*WORK ITEM*. Return only the stretch of the material below that begins with the line containing "scientific name: Phacochoerus africanus" and ends with the line containing "common name: american black bear", exactly; both of those lines belong to it.

*DATASET RECORDS*.
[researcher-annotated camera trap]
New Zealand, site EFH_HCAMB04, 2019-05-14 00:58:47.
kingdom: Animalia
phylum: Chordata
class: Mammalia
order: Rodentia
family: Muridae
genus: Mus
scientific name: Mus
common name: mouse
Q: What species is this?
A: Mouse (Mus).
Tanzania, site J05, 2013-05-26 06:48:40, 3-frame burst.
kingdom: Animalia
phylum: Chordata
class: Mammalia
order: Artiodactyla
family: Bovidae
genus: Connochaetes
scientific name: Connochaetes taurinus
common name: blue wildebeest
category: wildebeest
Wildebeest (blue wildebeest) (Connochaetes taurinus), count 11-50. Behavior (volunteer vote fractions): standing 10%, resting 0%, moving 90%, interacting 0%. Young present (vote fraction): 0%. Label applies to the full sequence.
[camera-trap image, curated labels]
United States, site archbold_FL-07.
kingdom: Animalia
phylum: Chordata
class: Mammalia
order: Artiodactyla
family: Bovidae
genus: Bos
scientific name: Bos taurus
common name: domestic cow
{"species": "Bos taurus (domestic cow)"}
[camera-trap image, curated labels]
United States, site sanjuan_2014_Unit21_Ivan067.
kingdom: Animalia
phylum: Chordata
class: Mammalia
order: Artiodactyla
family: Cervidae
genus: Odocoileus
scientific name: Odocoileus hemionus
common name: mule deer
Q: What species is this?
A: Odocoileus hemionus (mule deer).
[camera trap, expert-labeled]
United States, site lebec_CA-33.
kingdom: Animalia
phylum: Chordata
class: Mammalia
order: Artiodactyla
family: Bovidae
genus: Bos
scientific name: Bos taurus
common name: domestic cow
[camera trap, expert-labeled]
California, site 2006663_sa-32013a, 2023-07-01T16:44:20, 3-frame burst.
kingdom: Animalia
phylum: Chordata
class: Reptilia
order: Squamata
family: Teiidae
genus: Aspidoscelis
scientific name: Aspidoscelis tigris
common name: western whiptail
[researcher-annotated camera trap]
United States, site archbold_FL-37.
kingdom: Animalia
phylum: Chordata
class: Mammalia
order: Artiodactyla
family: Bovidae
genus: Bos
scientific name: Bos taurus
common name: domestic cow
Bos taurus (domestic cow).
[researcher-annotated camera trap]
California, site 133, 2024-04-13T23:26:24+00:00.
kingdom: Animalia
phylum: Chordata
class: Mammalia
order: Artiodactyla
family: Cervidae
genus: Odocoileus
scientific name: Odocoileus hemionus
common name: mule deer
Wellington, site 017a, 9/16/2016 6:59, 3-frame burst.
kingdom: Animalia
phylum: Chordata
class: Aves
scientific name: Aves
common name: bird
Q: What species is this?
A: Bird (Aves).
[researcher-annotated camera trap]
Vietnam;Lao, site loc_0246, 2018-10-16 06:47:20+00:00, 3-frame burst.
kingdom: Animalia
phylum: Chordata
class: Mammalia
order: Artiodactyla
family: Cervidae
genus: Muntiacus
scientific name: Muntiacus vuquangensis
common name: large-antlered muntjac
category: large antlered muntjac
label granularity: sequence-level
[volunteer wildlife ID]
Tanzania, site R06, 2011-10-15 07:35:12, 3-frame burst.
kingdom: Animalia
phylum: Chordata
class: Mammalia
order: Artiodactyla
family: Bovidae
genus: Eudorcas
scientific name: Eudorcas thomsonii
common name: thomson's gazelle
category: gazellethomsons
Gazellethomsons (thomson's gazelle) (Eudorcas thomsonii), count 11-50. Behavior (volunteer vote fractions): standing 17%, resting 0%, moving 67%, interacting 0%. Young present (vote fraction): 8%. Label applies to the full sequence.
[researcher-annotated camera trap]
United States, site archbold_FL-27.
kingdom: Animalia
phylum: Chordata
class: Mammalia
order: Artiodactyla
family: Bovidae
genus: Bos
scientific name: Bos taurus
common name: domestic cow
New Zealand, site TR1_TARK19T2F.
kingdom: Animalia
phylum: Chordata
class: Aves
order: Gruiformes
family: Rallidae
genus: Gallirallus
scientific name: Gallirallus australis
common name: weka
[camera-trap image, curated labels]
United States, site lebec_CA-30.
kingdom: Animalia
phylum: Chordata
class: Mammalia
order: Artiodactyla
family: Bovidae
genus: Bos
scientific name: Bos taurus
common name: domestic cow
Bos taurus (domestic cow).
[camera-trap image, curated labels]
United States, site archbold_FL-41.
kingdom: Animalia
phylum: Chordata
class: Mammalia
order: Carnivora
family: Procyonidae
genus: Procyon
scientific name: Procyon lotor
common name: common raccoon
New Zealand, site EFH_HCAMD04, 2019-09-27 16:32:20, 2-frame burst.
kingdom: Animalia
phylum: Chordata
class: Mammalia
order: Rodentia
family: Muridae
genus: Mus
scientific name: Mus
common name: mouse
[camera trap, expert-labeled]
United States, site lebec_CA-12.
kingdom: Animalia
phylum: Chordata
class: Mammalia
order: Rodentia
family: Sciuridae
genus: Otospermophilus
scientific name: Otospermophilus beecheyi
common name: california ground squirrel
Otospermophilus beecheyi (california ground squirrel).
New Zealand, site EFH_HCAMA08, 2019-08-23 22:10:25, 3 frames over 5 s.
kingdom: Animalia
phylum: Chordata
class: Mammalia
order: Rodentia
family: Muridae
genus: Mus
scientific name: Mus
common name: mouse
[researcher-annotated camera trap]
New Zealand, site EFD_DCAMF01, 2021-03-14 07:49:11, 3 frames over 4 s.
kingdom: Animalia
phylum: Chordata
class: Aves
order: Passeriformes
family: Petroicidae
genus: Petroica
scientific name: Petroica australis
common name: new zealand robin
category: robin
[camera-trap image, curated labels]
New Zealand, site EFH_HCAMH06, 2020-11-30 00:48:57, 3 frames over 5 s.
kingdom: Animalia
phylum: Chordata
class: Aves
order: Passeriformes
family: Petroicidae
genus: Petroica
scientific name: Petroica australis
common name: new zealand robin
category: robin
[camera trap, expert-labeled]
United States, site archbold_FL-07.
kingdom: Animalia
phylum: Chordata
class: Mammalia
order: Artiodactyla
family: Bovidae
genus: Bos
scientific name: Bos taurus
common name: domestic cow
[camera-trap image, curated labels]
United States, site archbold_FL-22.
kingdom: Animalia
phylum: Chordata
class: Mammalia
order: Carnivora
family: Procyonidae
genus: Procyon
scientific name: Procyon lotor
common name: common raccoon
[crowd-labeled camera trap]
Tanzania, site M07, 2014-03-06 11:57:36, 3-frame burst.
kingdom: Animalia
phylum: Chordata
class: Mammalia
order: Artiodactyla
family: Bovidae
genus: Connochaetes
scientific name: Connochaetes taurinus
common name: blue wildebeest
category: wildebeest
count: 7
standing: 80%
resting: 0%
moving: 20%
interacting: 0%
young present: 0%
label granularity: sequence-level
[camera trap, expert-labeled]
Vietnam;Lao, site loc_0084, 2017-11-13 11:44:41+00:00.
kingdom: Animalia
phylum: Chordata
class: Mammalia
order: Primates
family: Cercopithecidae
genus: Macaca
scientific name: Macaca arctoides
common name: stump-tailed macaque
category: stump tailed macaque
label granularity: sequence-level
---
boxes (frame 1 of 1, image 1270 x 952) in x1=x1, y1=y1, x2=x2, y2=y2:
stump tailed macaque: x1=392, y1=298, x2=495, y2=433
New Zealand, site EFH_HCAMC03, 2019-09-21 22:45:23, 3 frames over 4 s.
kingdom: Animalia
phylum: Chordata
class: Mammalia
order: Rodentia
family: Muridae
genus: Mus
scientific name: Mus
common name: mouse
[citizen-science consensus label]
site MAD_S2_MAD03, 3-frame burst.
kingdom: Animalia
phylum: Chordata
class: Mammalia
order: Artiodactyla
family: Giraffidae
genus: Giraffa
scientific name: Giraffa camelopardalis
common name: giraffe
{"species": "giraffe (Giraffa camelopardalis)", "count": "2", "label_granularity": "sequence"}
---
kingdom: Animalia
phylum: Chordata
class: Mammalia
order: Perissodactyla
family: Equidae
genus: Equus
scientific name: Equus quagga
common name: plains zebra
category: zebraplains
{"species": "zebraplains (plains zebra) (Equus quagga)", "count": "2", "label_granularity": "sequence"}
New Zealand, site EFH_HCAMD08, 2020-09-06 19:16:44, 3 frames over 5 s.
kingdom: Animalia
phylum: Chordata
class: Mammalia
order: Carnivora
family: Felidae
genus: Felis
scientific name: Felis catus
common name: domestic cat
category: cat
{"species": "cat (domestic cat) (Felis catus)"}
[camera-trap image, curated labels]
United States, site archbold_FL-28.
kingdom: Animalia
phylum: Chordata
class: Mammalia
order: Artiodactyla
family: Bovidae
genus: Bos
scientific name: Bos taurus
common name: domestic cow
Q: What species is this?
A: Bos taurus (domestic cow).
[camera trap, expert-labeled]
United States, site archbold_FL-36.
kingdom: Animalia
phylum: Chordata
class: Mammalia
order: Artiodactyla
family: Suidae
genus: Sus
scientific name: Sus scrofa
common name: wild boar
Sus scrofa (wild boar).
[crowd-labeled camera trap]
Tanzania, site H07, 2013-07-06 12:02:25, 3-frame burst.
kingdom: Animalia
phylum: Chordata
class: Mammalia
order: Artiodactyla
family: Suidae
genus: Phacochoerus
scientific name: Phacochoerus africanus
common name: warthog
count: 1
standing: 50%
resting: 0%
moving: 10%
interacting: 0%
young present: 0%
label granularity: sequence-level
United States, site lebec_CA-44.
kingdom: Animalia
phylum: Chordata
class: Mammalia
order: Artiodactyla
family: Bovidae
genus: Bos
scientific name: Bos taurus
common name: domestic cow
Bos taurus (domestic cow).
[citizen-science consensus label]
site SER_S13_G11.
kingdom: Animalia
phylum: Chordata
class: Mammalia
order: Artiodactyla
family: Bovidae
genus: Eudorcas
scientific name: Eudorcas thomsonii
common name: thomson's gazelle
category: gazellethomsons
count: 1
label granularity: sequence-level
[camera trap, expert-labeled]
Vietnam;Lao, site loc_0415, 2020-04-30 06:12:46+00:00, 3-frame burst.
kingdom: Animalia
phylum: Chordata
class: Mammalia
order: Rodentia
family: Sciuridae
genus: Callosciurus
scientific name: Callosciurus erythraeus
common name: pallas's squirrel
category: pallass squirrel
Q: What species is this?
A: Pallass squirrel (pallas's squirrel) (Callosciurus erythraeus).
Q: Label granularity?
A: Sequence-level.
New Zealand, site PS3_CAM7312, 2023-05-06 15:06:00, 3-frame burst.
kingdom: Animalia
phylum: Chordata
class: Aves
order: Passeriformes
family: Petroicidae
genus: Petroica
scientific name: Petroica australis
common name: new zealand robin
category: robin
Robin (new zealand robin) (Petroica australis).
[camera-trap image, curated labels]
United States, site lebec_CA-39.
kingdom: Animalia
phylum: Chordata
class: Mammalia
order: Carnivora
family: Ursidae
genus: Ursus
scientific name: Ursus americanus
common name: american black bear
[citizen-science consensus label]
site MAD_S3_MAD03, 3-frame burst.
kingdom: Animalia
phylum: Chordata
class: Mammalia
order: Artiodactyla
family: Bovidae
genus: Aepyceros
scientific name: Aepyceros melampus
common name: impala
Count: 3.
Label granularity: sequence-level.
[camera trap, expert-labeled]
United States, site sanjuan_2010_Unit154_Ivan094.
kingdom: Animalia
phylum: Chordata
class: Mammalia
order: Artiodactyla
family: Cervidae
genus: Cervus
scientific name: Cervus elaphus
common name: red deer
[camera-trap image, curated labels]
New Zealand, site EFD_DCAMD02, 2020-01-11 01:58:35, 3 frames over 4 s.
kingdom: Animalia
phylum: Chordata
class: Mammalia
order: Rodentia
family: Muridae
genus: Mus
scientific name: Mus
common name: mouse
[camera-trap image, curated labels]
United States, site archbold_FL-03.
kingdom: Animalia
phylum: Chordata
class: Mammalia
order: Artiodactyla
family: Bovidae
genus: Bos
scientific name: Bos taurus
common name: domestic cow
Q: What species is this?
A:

*EXERCISE SOLUTION*.
scientific name: Phacochoerus africanus
common name: warthog
count: 1
standing: 50%
resting: 0%
moving: 10%
interacting: 0%
young present: 0%
label granularity: sequence-level
United States, site lebec_CA-44.
kingdom: Animalia
phylum: Chordata
class: Mammalia
order: Artiodactyla
family: Bovidae
genus: Bos
scientific name: Bos taurus
common name: domestic cow
Bos taurus (domestic cow).
[citizen-science consensus label]
site SER_S13_G11.
kingdom: Animalia
phylum: Chordata
class: Mammalia
order: Artiodactyla
family: Bovidae
genus: Eudorcas
scientific name: Eudorcas thomsonii
common name: thomson's gazelle
category: gazellethomsons
count: 1
label granularity: sequence-level
[camera trap, expert-labeled]
Vietnam;Lao, site loc_0415, 2020-04-30 06:12:46+00:00, 3-frame burst.
kingdom: Animalia
phylum: Chordata
class: Mammalia
order: Rodentia
family: Sciuridae
genus: Callosciurus
scientific name: Callosciurus erythraeus
common name: pallas's squirrel
category: pallass squirrel
Q: What species is this?
A: Pallass squirrel (pallas's squirrel) (Callosciurus erythraeus).
Q: Label granularity?
A: Sequence-level.
New Zealand, site PS3_CAM7312, 2023-05-06 15:06:00, 3-frame burst.
kingdom: Animalia
phylum: Chordata
class: Aves
order: Passeriformes
family: Petroicidae
genus: Petroica
scientific name: Petroica australis
common name: new zealand robin
category: robin
Robin (new zealand robin) (Petroica australis).
[camera-trap image, curated labels]
United States, site lebec_CA-39.
kingdom: Animalia
phylum: Chordata
class: Mammalia
order: Carnivora
family: Ursidae
genus: Ursus
scientific name: Ursus americanus
common name: american black bear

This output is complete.